§ **REQUEST**
Omitting all pictures, copy word for word the lines from the line containing "Is [710,386] at" through the final line of the entries.

§ **STORED ROWS**
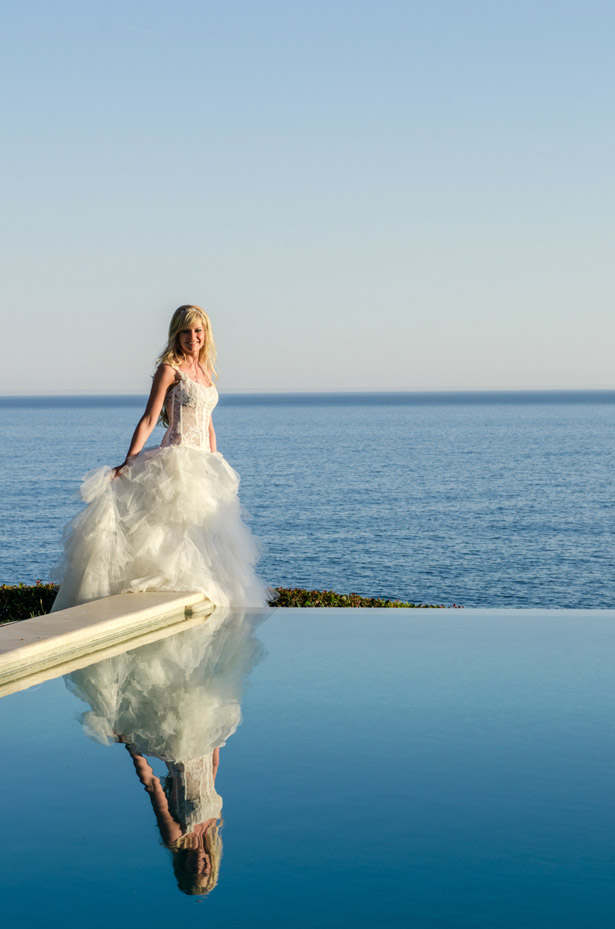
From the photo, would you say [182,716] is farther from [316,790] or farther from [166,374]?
[166,374]

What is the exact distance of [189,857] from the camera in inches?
118

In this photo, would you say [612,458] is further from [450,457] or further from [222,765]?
[222,765]

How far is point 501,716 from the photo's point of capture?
4422mm

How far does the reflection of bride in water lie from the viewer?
10.4 feet

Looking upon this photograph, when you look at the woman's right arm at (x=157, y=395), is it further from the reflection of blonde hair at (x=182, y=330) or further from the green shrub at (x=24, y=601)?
the green shrub at (x=24, y=601)

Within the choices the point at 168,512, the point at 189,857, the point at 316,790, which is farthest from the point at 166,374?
the point at 189,857

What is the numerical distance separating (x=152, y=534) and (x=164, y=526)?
114 millimetres

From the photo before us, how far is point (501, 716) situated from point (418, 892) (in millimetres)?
1728

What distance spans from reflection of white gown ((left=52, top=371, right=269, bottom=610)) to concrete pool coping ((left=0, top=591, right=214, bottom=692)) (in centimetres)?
23

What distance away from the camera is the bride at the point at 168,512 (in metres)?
7.37

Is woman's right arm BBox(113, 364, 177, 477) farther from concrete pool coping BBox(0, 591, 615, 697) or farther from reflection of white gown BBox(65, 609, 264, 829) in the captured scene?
reflection of white gown BBox(65, 609, 264, 829)

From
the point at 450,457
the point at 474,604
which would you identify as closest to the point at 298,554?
the point at 474,604

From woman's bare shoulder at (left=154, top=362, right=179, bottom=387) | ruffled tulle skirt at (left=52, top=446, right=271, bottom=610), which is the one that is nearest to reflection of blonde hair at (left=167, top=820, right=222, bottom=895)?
ruffled tulle skirt at (left=52, top=446, right=271, bottom=610)

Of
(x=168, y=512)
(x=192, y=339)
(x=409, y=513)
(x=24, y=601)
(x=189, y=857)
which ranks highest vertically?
(x=192, y=339)
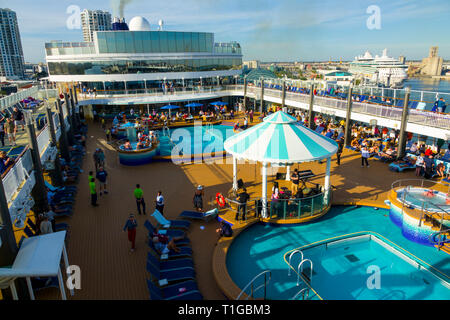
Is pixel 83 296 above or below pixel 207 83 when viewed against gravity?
below

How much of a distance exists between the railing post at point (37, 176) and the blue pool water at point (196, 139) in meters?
9.49

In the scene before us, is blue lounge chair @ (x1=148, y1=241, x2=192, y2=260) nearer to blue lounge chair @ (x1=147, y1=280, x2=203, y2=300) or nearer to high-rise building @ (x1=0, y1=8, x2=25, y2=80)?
blue lounge chair @ (x1=147, y1=280, x2=203, y2=300)

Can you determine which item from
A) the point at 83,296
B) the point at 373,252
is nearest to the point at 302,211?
the point at 373,252

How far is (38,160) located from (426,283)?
12433 mm

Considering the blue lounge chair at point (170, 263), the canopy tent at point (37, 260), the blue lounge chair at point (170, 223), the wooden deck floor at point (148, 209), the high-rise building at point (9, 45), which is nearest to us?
the canopy tent at point (37, 260)

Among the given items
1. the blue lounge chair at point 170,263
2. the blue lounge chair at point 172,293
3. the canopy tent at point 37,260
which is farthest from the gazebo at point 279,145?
the canopy tent at point 37,260

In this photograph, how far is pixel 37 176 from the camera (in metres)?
10.4

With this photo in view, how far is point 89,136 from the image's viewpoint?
25.9 meters

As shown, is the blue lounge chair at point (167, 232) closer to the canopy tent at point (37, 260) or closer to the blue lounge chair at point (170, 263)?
the blue lounge chair at point (170, 263)

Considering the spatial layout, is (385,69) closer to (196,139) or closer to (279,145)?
(196,139)

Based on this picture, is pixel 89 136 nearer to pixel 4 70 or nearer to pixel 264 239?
pixel 264 239

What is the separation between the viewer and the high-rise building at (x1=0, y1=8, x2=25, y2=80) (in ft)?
492

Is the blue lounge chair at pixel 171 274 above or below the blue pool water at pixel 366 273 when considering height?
above

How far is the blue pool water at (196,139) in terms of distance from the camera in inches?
831
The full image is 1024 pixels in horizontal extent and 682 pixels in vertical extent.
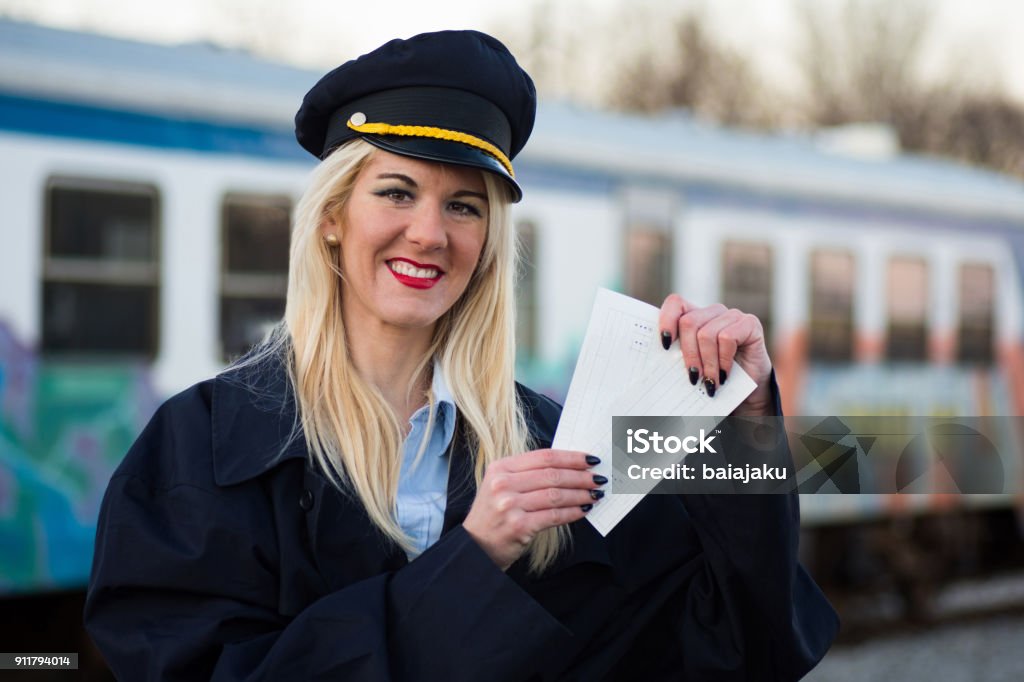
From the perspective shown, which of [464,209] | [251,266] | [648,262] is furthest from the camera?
[648,262]

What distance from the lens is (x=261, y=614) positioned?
1677mm

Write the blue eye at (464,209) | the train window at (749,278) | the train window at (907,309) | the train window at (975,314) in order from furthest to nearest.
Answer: the train window at (975,314) → the train window at (907,309) → the train window at (749,278) → the blue eye at (464,209)

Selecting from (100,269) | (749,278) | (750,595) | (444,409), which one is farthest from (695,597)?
(749,278)

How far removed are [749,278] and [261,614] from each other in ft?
24.1

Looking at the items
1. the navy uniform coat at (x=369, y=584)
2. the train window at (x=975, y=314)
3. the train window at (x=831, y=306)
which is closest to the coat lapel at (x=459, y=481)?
the navy uniform coat at (x=369, y=584)

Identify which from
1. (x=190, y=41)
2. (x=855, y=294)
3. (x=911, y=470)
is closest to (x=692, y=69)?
(x=855, y=294)

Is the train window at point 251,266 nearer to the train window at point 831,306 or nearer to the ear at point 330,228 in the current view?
the train window at point 831,306

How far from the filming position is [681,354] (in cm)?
175

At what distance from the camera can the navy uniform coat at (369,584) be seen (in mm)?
1613

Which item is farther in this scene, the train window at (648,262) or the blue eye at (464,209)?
the train window at (648,262)

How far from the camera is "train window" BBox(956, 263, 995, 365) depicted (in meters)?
10.1

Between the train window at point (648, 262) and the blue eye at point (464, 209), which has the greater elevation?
the train window at point (648, 262)

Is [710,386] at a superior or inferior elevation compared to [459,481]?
superior

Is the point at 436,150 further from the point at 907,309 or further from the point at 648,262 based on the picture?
the point at 907,309
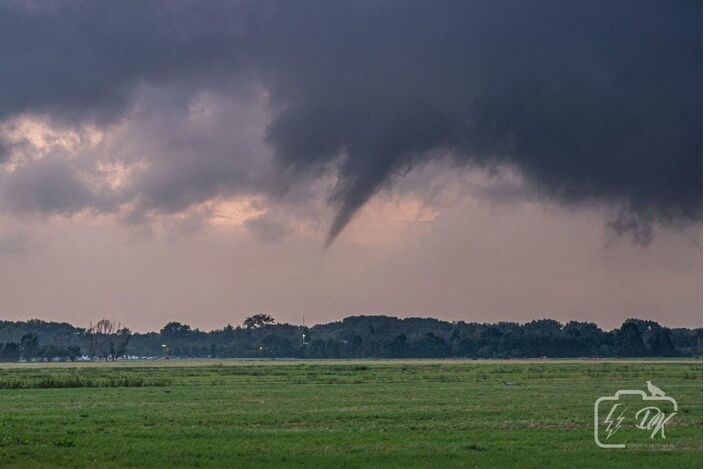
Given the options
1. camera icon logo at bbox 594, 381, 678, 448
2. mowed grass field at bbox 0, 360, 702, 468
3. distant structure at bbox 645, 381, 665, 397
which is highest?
camera icon logo at bbox 594, 381, 678, 448

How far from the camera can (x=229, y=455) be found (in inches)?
1316

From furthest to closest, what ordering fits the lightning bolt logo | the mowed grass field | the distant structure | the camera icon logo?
the distant structure, the lightning bolt logo, the camera icon logo, the mowed grass field

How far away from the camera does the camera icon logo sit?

§ **COMPLETED TASK**
Is [710,386] at a superior or inferior elevation compared to [459,481]?
superior

Is the point at 436,150 further from the point at 907,309 or further from the point at 648,262 based on the picture?
the point at 907,309
Given the options
1. camera icon logo at bbox 594, 381, 678, 448
2. mowed grass field at bbox 0, 360, 702, 468
3. distant structure at bbox 645, 381, 665, 397
which is highest?
camera icon logo at bbox 594, 381, 678, 448

How far from the camera can (x=229, y=455) be found (in inches)?
1316

From furthest to closest, what ordering fits the lightning bolt logo | the mowed grass field | the distant structure | the camera icon logo?
the distant structure, the lightning bolt logo, the camera icon logo, the mowed grass field

How far away from the camera does the camera icon logo sit?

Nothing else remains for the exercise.